With a relevance threshold of 0.9, 523 regions were marked as hypometabolic: 95 correctly (18.16 %) and 428 incorrectly
With a relevance threshold of 0.8, 536 regions were marked as hypometabolic: 96 correctly (17.91 %) and 440 incorrectly
With a relevance threshold of 0.7, 574 regions were marked as hypometabolic: 98 correctly (17.07 %) and 476 incorrectly
With a relevance threshold of 0.6, 758 regions were marked as hypometabolic: 138 correctly (18.21 %) and 620 incorrectly
With a relevance threshold of 0.5, 984 regions were marked as hypometabolic: 181 correctly (18.39 %) and 803 incorrectly


### Conclusions

In order to measure the validity of our rules, it is important to know what result should we expect if we did random changes from negative labels to positive labels in our predicted datasets. As we have seen, it would be expected that only 5-6% of values are correctly labelled. This low percentage can be explained by two facts. First, the percentage of positive labels is by itself very low in the real dataset (15%). Second, our models have already predicted correctly part of this positive labels, which mean that only very few remain available for correction. Taking this into consideration, it is evident that **our rules perform better than a random generator would do**. Even so, **incorrect modifications are more common than correct modifications**, which explains why accuracy and precision always fall. Recall, on the other hand, can only improve. 

**As we consider lower relevance thresholds**, we allow more rules and more modifications to be considered. When the number of modifications is low, they tend to be more accurate; when the number of modifications is high, they tend to be less accurate. The consequence is that **recall increase while accuracy and precision decrease**. **As for the two different type of rules**, normalised rules result in less changes being made, which makes sense because we are being more strict. However, **absolute rules usually perform better at similar magnitudes**. The explanation is that normalised rules are very useful from the clinical point of view, but a pure data driven mechanism is expected to yield better metrics.

So, why are we struggling with correctly modifying non-hipometabolism to hipometabolism? 

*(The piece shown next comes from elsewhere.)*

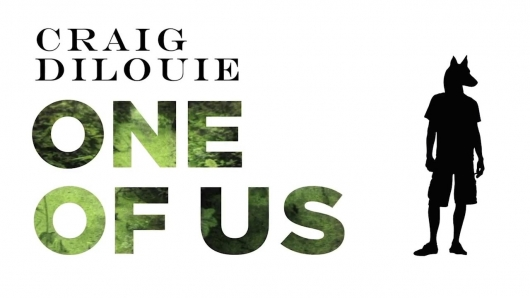 One Of Us by Craig DiLouie book cover banner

- **Rules are very simple, which brings uncertainty**: in the rule '*if A is hypometabolic, then B is hypometabolic with a probability of 0.6*' we know the rule can be applied in 60% of cases but we don't know which cases they are; therefore, we may apply it when not needed or not apply it when needed.
- **We are in a very difficult scenario**: many positive labels have already been predicted correctly with our models, so what is left are the difficult cases. 
- **We are in a very unstable scenario**: the models predicted wrongly in some cases, so the rules are acting over uncertain prior knowledge. With neural networks, the prediction is worse than with genetic algorithm. This explains why the rules perform worst even when the scenario is easier (not so many positive labels have been predicted correctly).